Auf dem gleichen Messegelände wie die verblichene Ecclesia findet jedes Jahr im Juni die größte Karnevalsmesse der Welt statt, die Interkarneval. Rumtata statt Orgelklang empfängt den Besucher in den Kölner Hallen. Kostümverleihe, Spezialausrüster für den Umbau von Karnevalzugfahrzeugen, Hersteller von Schießanlagen für Schützenvereine, aber auch der Handelskonzern Metro als einer der größten Händler für Karnevalsbedarf bieten ihre Produkte an. Wer will, kann sich gleich am Stand mit Wurfmaterial wie Karamellen und Schokoriegel, aber auch Orden, Kostümen oder Kanonenimitaten für Gardekorps eindecken.

Auf den Gängen treiben sich Narren im Flickenkostüm herum, ein Spielmannszug in Landsknechtskostümen zieht durch die Halle. Plakate verweisen auf einen „Workshop für Mariechentanz“, „Hebefiguren für Fortgeschrittene“ oder die „Infostunde: Karnevalisten fragen, Juristen antworten“. Eine Informationsstunde der Versicherung Arag befasst sich mit dem Thema „Welche Versicherungen sind für den Karneval wichtig?“.

Plötzlich großes Gedränge: Seine Tollität Prinz Patrick II. von Kenehemo aus dem ostbelgischen Kelmis ist soeben samt Gefolge in die Halle eingezogen. Luftschlangen fliegen, Alaaf-Rufe ertönen. „Viele Besucher kommen auch, um sich in den langen Karnevalsferien zwischen Aschermittwoch und dem 11. November eine Art Zwischenkarneval zu schaffen“, sagt Heinz-Dieter Wolligandt. Der Geschäftsführer von Comicus, einem Spielwaren- und Karnevalutensilienhändler aus dem rheinischen Gangelt, stellt seit den Neunzigerjahren auf der Karnevalmesse aus. So groß ist das Interesse am Messethema Fastnacht, dass fast zeitgleich die Narren aus dem süddeutschen Raum sich in den Hallen der Messe Sindelfingen auf der Narristo amüsieren und Geschäfte machen.

________________________

◆ Aufgaben und Übungen
A - Von welchem Unternehmen ist Heinz-Dieter Wolligandt laut dem Text über die Interkarneval Geschäftsführer?
B - Bitte führen Sie den Text über die Interkarneval im Anschluss an seinen letzten Satz weiter.

◆ Datenteil

________________________

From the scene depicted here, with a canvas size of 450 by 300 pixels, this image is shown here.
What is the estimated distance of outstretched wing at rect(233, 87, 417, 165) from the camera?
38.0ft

________________________

◆ Antworten
A - Er ist Geschäftsführer von Comicus, einem Spielwaren- und Karnevalutensilienhändler aus dem rheinischen Gangelt.

B -
Auch Nischenthemen stoßen bei den Messen an Grenzen

Stille statt Remmidemmi herrscht auf der Pieta in Dresden. Särge stehen aufgereiht, in dem breiten Angebot von Urnen finden sich auch Behälter in Fußballform in verschiedenen Vereinsfarben. Ein Hersteller wirbt für Seebestattungen, ein anderer für Mundformer, Lippenkleber und Leichenspray. Ein paar Boxen weiter bietet ein Softwarehersteller das Betriebssystem X5Bestattung an, daneben erläutert der Stuttgarter Krematoriumsbauer Ruppmann seine „kundenorientierte Technik“ bis in die Einzelheiten. Um die Ecke an Stand 456 preist die Würzburger Funeralia GmbH die Vorzüge ihres hydraulischen Leichenmuldenhubwagens mit GS-Zeichen an und weist auf die Qualität ihrer Totenkühlgeräte hin.

Nicht immer gelingt der Balanceakt zwischen Pietät und Professionalität – etwa dann wird’s peinlich, wenn der Bestatterverband BDB mit den Worten „Hier wird die Bestatterbranche lebendig“ zu der alle fünf Jahre stattfindenden Messe BEFA in Düsseldorf einlädt. Auch Marketingweisheiten wie „Wer nicht wirbt, stirbt“ passen nur bedingt in die Umgebung. Auf anderen Messen der Branche geht es allerdings noch deftiger zu: Die amerikanischen „Undertaker“ warben für ihren Kongress und die dazu gehörige Messe in Florida im vergangenen Jahr mit dem Motto „Ticket to Paradise“.

Paradiesisch ist die Pieta allerdings für den Veranstalter, die Messe Dresden. „Die Zahl der Aussteller hat sich seit der ersten Pieta 1996 etwa verdoppelt“, sagt Messeleiter Gerd Speerhacke.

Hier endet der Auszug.